Ian. Still here? Sara clapped a hand over her bouncing knee, but it did nothing to stop her jitters. She found Faith’s gaze. “Why don’t you go tell Thomas and Dustin? I’ll catch up with you.”
Faith responded with a doubtful expression and crossed her arms. “Why don’t you just tell me what’s going on between you two?”
“Nothing I can’t deal with.”
With a last, unconvinced smirk, Faith ducked outside. Sara glanced around her tent as if it might provide some excuse for remaining within. Nothing. She’d have to face him. Resigned, she emerged in her sister’s wake.
Ian strode toward the camp wearing a T-shirt, fleece jacket, and jeans.
And no sling.
Faith stood outside with her hands on her hips. She cast a brief, apprehensive look at Sara before she called to Ian. “Hey. Didn’t realize you had stayed. Your sling’s off. Better already?”
He came to a stop before them. “Yeah, it feels pretty good. Two days ago, I was photographing some gannets, and the tripod tipped over. I caught it without thinking, but it didn’t hurt. It’s just about back to normal.” He flexed the fingers of his left hand and waved his arm.
“That’s great.” Faith met Sara’s gaze with an expression that made it clear she sensed an undercurrent of tension.
“I’ll catch up with you,” Sara said reluctantly.
Faith gave her a long look that echoed the reluctance. “All right. If
you hear anything else from Lamb, let me know. See you around, Ian.”
Ian jerked his chin in the direction of Faith’s retreating figure. “How’s the dig coming?”
She struggled with nerves. Why was he still here? Why, why, why? “You didn’t walk all the way down here for small talk.”
“Well, yes and no.

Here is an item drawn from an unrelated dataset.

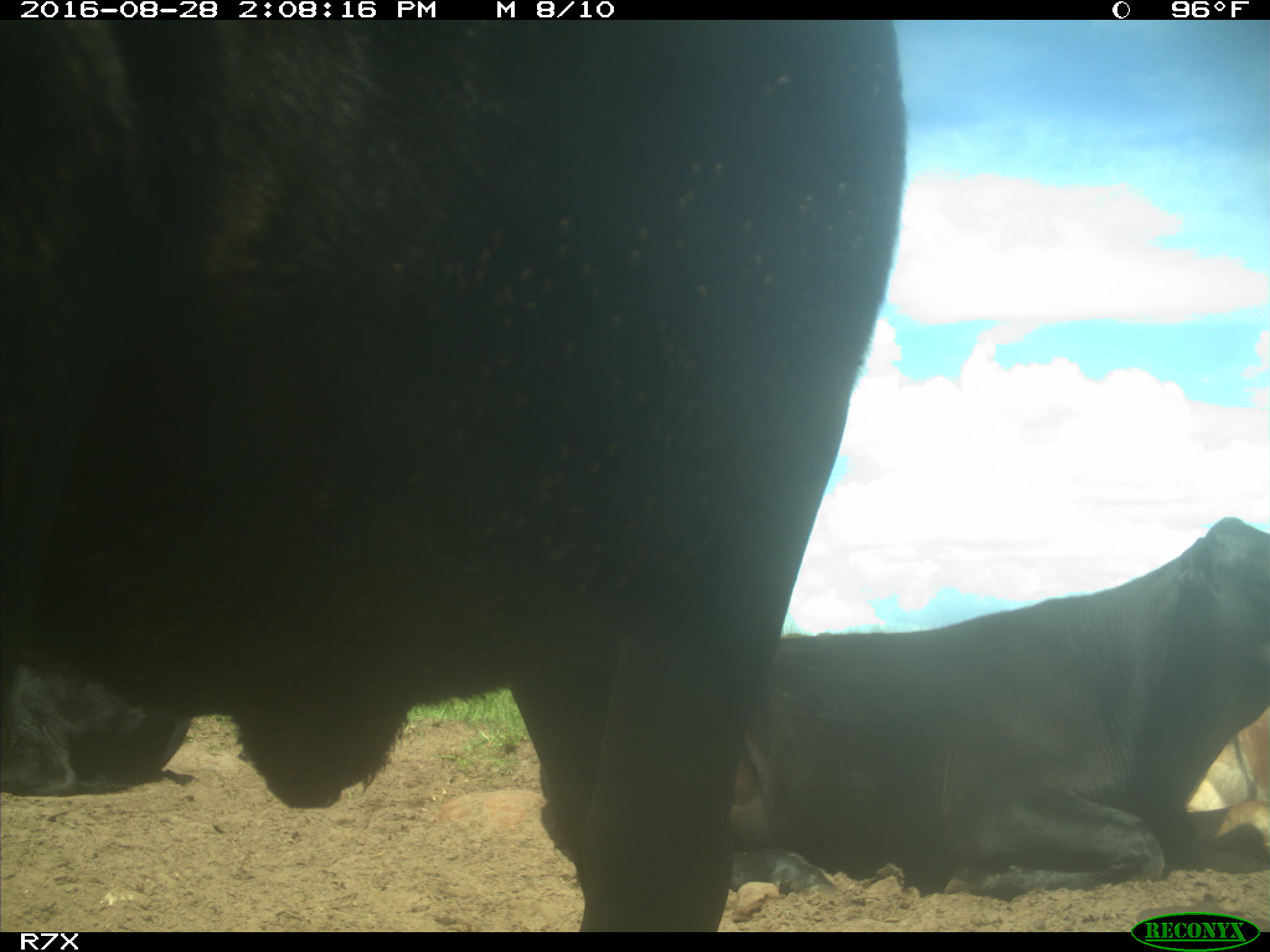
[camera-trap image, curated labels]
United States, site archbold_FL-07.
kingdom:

I came to say I’m sorry.”
“Sorry for which part? Forcing me to confess my laundry list of unsavory traits, or being willing to make use of them?”

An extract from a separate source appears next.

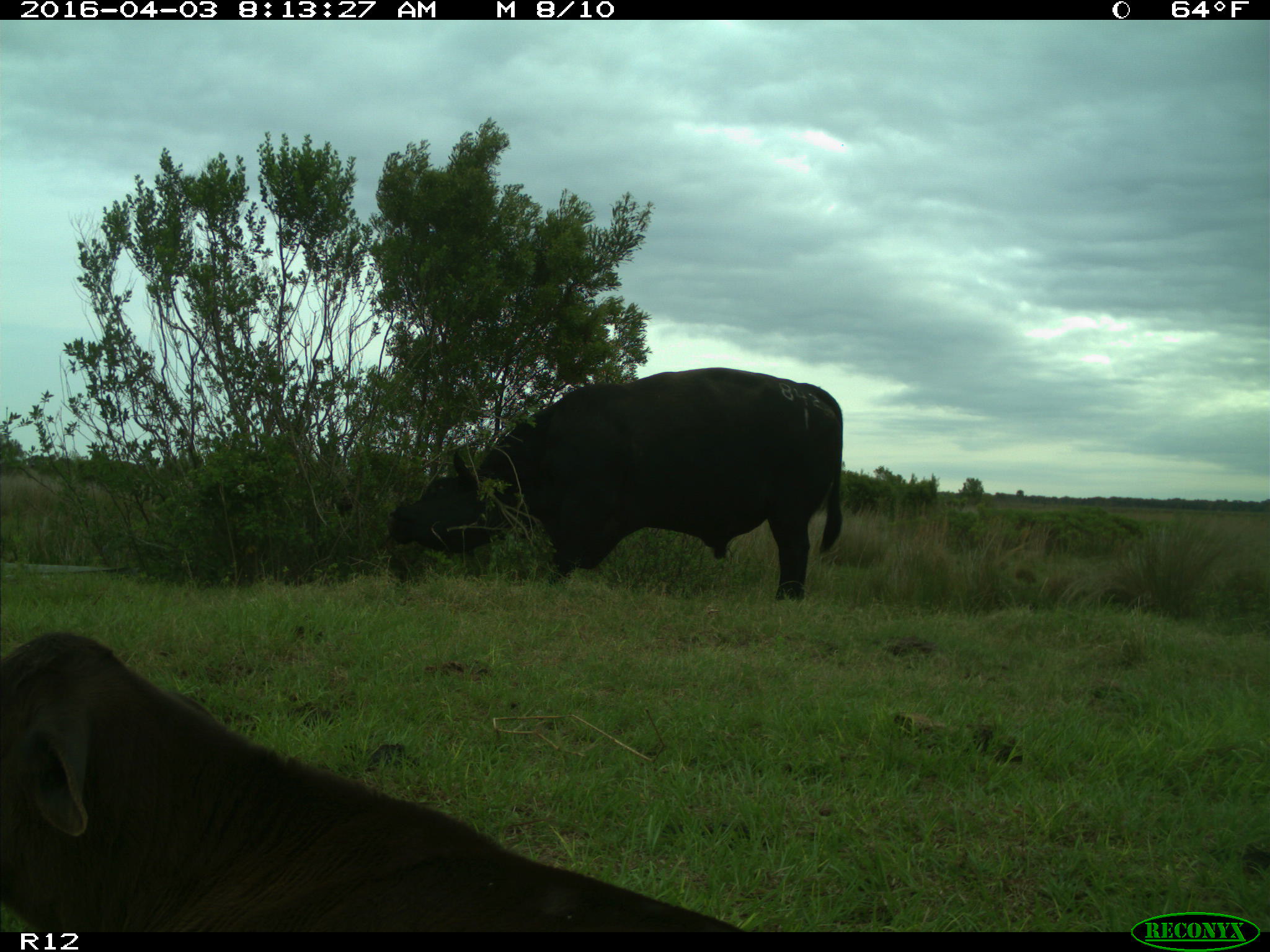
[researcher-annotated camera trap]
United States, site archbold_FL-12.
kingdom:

He sighed and angled his head toward her tent. “Inside?”
She allowed him into the tent ahead of her. She caught herself watching the way he angled his broad shoulders through the narrow doorway and cursed under her breath.
He didn’t sit. “I don’t have a right to accuse you of anything just because you’re...what you are.”

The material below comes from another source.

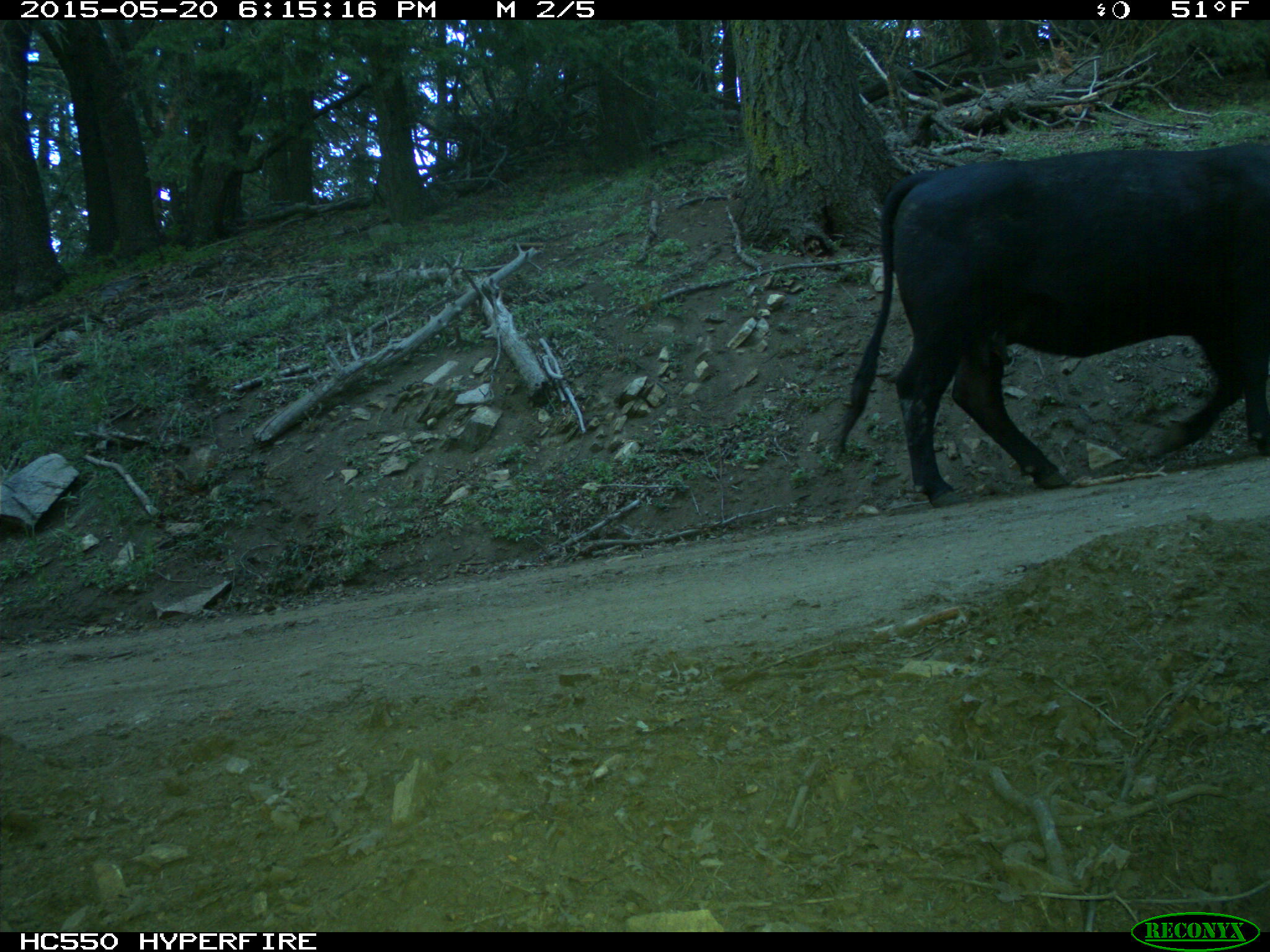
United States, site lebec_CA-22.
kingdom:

Okay. Unexpected, but not unwelcome. She crossed her arms and waited for the other shoe to drop.
“And you don’t have a right to involve me in whatever you’re doing with that necklace—”
Her temper flared. “Listen here, you—”
“—without telling me the whole story. What your sister is, what your father was. Why you had to drag me into it when you could have brought one of your own people with you to Mainland.”
She glowered at him, afraid that if she didn’t, he’d see how much his contempt had hurt. “I think I told you not to ask about my family.”
Advancing, he said, “I’m asking anyway. You owe me an explanation.”
“I seem to be owing you a whole lot of things, while I get nothing in return.”
He laid his hands on her elbows. “Sara—”
“Get your hands off me.”
He snatched them away and raised them into the air. The quick, defensive gesture pained her. Did he think she’d use her power against him? “Why aren’t you gone?” she snapped.
He looked her up and down, then scraped a hand through his hair. “I don’t want to fight with you.”
“At least we’re in agreement on something. Only in my case, it’s because I can’t afford to.”
“I told you, I’m not going to squeal on you,” he said. “If I was going to do so, I’d have done it by now, wouldn’t I?” He dropped into a chair.